In addition to spoofing studies, impersonation has been a subject in acoustic-phonetic studies [28–30]. These have shown that imitators tend to be effective in mimicking long-term prosodic patterns and the speaking rate, though it is less clear that they are as effective in mimicking formant and other spectral characteristics. For instance, the imitator involved in the studies reported in [28] was not successful in translating his formant frequencies towards the target, whereas the opposite is reported in [31].

Characteristic to all studies involving impersonation is the use of relatively few speakers, different languages and ASV systems. The target speakers involved in such studies are also often public figures or celebrities and it is difficult to collect technically comparable material from both the impersonator and the target. These aspects of the past work makes it difficult to conclude whether or not impersonation poses a genuine threat. Since impersonation is thought to involve mostly the mimicking of prosodic and stylistic cues, it is perhaps considered more effective in fooling human listeners than today’s state-of-the-art ASV systems [32].

7.3.1.2 Countermeasures

While the threat of impersonation is not fully understood due to limited studies involving small datasets, it is perhaps not surprising that there is no prior work to investigate countermeasures against impersonation. If the threat is proven to be genuine, then the design of appropriate countermeasures might be challenging. Unlike the spoofing attacks discussed below, all of which can be assumed to leave traces of the physical properties of the recording and playback devices, or signal processing artefacts from synthesis or conversion systems, impersonators are live human beings who produce entirely natural speech.

7.3.2 Replay

Replay attacks involve the presentation of previously-recorded speech from a genuine client in the form of continuous speech recordings, or samples resulting from the concatenation of shorter segments. Replay is a relatively low-technology attack within the grasp of any potential attacker even without specialised knowledge in speech processing. The availability of inexpensive, high-quality recording devices and digital audio editing software might suggest that replay is both effective and difficult to detect.

7.3.2.1 Spoofing

In contrast to research involving speech synthesis and voice conversion, spoofing attacks where large datasets are generally used for assessment, e.g. NIST datasets, all the past work to assess vulnerabilities to replay attacks relates to small, often purpose-collected datasets, typically involving no more than 15 speakers. While results generated with such small datasets have low statistical significance, differences between baseline performance and that under spoofing highlight the vulnerability.

- _Data extract_:
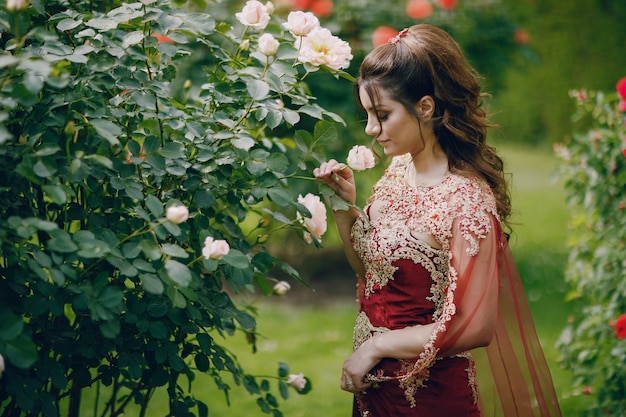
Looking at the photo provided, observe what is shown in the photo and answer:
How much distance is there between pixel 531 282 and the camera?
6.59 m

- _To be done_:
(a) Please answer these questions about the passage on voice spoofing above the data, one answer per line, marked (i), (ii) and (iii) to match:
(i) Which two things do imitators tend to mimic effectively?
(ii) What kind of people are the target speakers in impersonation studies often?
(iii) At most, how many speakers do the datasets used to assess replay attacks typically involve?
(b) Write the next part of the passage on voice spoofing, picking up after its final sentence.

- _Answers to each task_:
(a)
(i) Long-term prosodic patterns and the speaking rate.
(ii) Public figures or celebrities.
(iii) No more than 15 speakers.

(b)
The vulnerability of ASV systems to replay attacks was first investigated in a text-dependent scenario [33] where the concatenation of recorded digits was tested against a hidden Markov model (HMM) based ASV system. Results showed an increase in the FAR (EER threshold) from 1 to 89 % for male speakers and from 5 to 100 % for female speakers.

The work in [34] investigated text-independent ASV vulnerabilities through the replaying of far-field recorded speech in a mobile telephony scenario where signals were transmitted by analogue and digital telephone channels. Using a baseline ASV system based on JFA, their work showed an increase in the EER of 1 % to almost 70 % when impostor accesses were replaced by replayed spoof attacks. A physical access scenario was considered in [35]. While the baseline performance of their GMM-UBM ASV system was not reported, experiments showed that replay attacks produced an FAR of 93 %.

7.3.2.2 Countermeasures

A countermeasure for replay attack detection in the case of text-dependent ASV was reported in [36]. The approach is based upon the comparison of new access samples with stored instances of past accesses. New accesses which are deemed too similar to previous access attempts are identified as replay attacks. A large number of different experiments, all relating to a telephony scenario, showed that the countermeasures succeeded in lowering the EER in most of the experiments performed.

While some form of text-dependent or challenge-response countermeasure is usually used to prevent replay attacks, text-independent solutions have also been investigated. The same authors in [34] showed that it is possible to detect replay attacks by measuring the channel differences caused by far-field recording [37]. While they show spoof detection error rates of less than 10 % it is feasible that today’s state-of-the-art approaches to channel compensation will render some ASV systems still vulnerable.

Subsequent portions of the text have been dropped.